For brick-and-mortar retailers to survive and thrive in the age of giant online merchant Amazon.com Inc. (AMZN), they must develop differentiated products and services. Among those that have what it takes are Wal-Mart Stores Inc. (WMT), The Home Depot Inc. (HD), Best Buy Co. Inc. (BBY), Nordstrom Inc. (JWN) and Lowe's Cos. (LOW), according to Barron's. The task is daunting, since online retail sales are growing at a 15% annual clip, and, as of April, account for 22% of all general merchandise purchases excluding food, gasoline, autos and restaurants, per U.S. Bureau of Census data cited by Barron's. In turn, an estimated 40% of these online sales are garnered by Amazon, Barron's adds.
While online merchants offer convenience, traditional in-person shopping has its own advantages. Touching and scrutinizing goods are important elements of many buying decisions. Moreover, many people still enjoy traditional shopping for its own sake. Meanwhile, as Barron's points out, the late 1990s were rife with hasty predictions that big-box stores such as Wal-Mart soon would wipe away all competition, much as today some observers are too quick to conclude that virtually all retail is headed online.
As for Wal-Mart, it has responded to the dual challenges from online sellers like Amazon and membership-only, bulk-selling warehouse club stores like Costco Wholesale Corp. (COST) by acquiring Jet.com. Barron's attributes much of Wal-Mart's 63% rise in digital sales during the latest quarter to this move, while Costco.com registered only 12% growth. Through its Sam's Club warehouse stores, Wal-Mart already has a brick-and-mortar sales channel competing with Costco.
Barriers to Shipping
That's a big advantage for home improvement retailers Lowe's and Home Depot. Much of what they sell is not conveniently sized for shipping, and their customer base includes professional contractors who prefer to buy in-store, to be sure about exactly what they're getting. Consumers faced with the sudden failure of a key home appliance, or contractors short of supplies in the midst of a job, are unlikely to wait for a shipment, even when feasible.

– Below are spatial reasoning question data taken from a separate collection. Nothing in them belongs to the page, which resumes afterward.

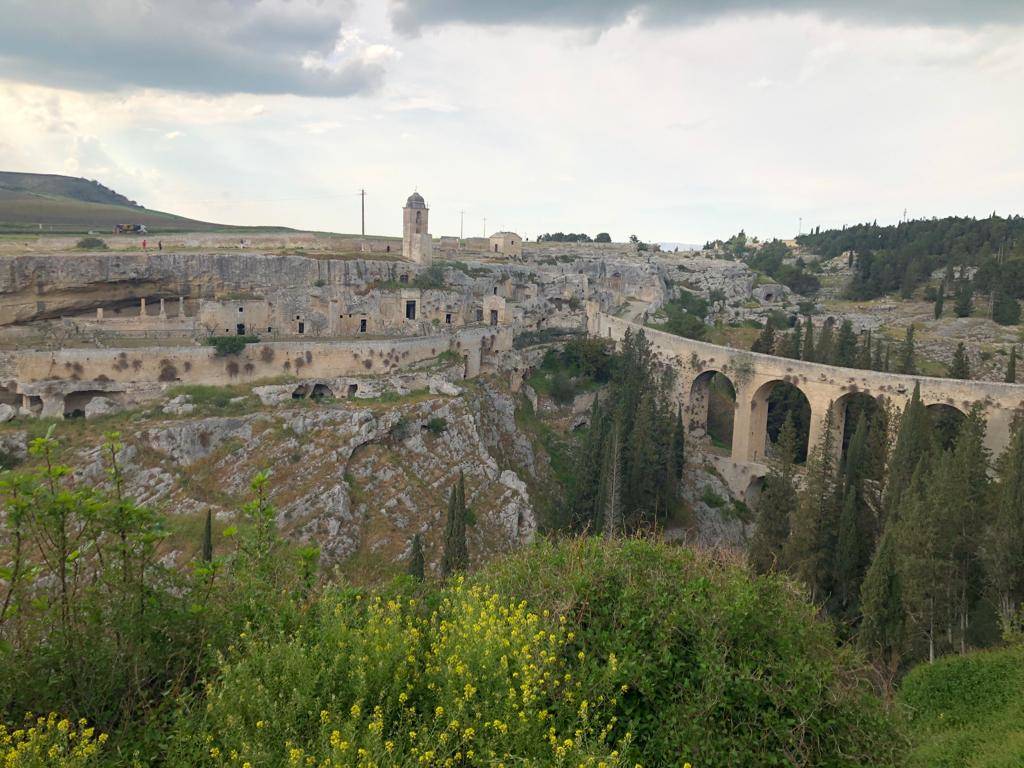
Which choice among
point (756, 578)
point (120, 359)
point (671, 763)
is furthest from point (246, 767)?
point (120, 359)

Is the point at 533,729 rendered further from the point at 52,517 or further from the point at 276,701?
the point at 52,517

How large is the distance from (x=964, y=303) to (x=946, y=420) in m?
27.1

Additionally, on Thursday, the National Association of Realtors forecasted that this year sales of existing homes will be at their highest level in 10 years, Barron's reports, another positive indicator for these building supply and home improvement retailers. (For more, see also: What's Driving the Boom in Home Building Stocks.)
Not a Dinosaur
In a recent report, Credit Suisse hailed Nordstrom as "best in breed" among department stores. Brad Liff, managing director at investment research firm Bespoke Investment Group, LLC, concurs, telling Barron's that Nordstrom is the best-situated and most likely to succeed among its peers. Bespoke’s “Death By Amazon” index was created in 2014 as a way to track the performance of the companies most affected by the rise of Amazon.com.
Among the things that set Nordstrom apart, according to Barron's: top-notch customer service, an excellent in-store experience and exclusive products for fashion-focused customers. Customer service at Nordstrom, Barron's adds, includes placing online orders for customers who can't find what they want in-store. For those who write off department stores as an outdated concept, Barron's cites Nordstrom as a prime counter-example. (For more, see also: Why These 5 Consumer Stocks Will Outperform.)
Last One Standing
Electronics retailer Best Buy was left for dead by many observers just a few years ago. However, with the demise of Circuit City, it pretty much has the field of electronics-only stores all to itself, TheStreet noted last year, making it the only destination for many people who want to touch and feel new gadgets before buying. Meanwhile, by aggressively matching the prices offered by Amazon and big-box retailers, Best Buy has increased the odds that consumers who look there will buy there, Barron's says. Moreover, its Geek Squad tech support team allows Best Buy to compete on service. TheStreet mentions that Best Buy also is a big seller of large appliances, positioning it to profit from a housing recovery.
Flash: Amazon Opens Bookstores
As proof positive that traditional brick-and-mortar stores are not headed for complete extinction anytime soon, Amazon already has opened six physical bookstores in the U.S., with six more currently planned, according to the company's website. That's quite an ironic twist, given that Amazon, which started as an online book seller, is responsible for the demise of numerous physical bookstores, both independents and chains such Borders, while venerable bookseller Barnes & Noble Inc. (BKS) continues to strain under the competition. Amazon also is rolling out other physical stores, in other merchandise categories, both in the U.S. and abroad, as reported by The New York Times, and by Fortune.
Online Clothier Gets Physical
While the press is filled with reports of physical retailers retreating to online-only sales, even some smaller companies are bucking the trend. One such example is MM.LaFleur, a New York-based seller of business attire for women. Founded in 2011 by Sarah LaFleur, who previously worked in private equity, the company is rolling out physical stores after operating strictly online, a business model that seemed to fit its target market of time-constrained professionals, the Washington Post reports.